Nick Gillespie and Matt Welch of Reason spoke to the Freedom Fest audience about how to move from a libertarian moment to libertarian era. The reference “libertarian moment” is to a New York Times article published last year called “Has the Libertarian Moment Arrived?”
We live in increasingly libertarian times and Gillespie started off by making the point that people have the option to customize their lives in numerous ways previously not available, naming such services as Netflix, customized financial planning and the ability to make our own videos, something that would have cost thousands and thousands of dollars in the past.
Some of the signs of the libertarian moment are the increasing legalization of marijuana, gay marriage (something Reason magazine advocated for in the 1970s), criminal justice reform, the growth of school choice and the sharing economy of businesses like Airbnb and Uber.
Welch pointed out other victories like the unpopularity of Obamacare and the unpopularity of raising the debt ceiling and he urged politicians to move away from what he calls “bipartisan idiocy.” Bipartisan idiocy refers to the working together of politicians on bad policy that becomes accepted, which creates an environment where legislators are afraid to be the first to jump off the bad policy boat.

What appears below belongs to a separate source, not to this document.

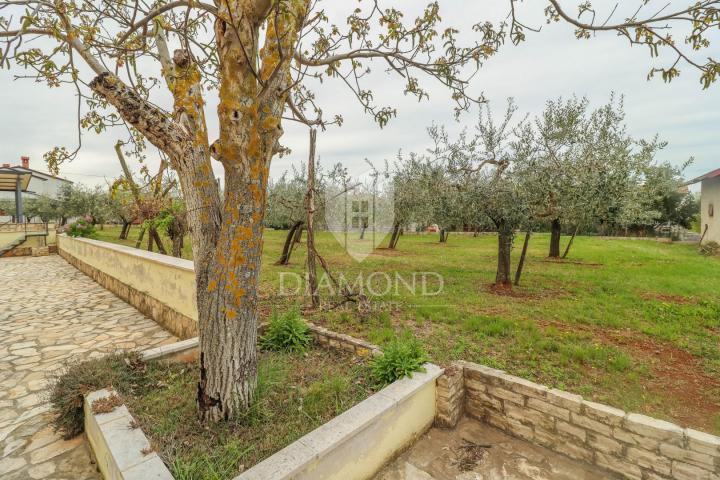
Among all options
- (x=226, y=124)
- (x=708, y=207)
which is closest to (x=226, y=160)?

One of the continuing threats to the spread of libertarianism is tribal politics, although Gillespie points out that we are moving away from that with people identifying more as an independent than with a “name brand.” According to recent polls, people view the government as less and less reliable. But we also have the rise against free speech. Gillespie pointed out Hillary Clinton wants to see a constitutional amendment overturning the Citizens United decision. Other examples are rise of censorship on campus and the social justice warriors that want “trigger labels” on speech and ideas.
Welch had praise for South Carolina Governor Nikki Haley who brought people together in South Carolina following the murder of nine people at a South Carolina church. He said Haley shut out the national attention and groups that brought riots like in Ferguson and other places following racially charged incidents.
In conclusion, Welch and Gillespie seemed cautiously optimistic about the establishment of long-term libertarianism. The movement faces threats for sure, but culturally we are moving toward more individualism that will surely trickle down into politics. I agree.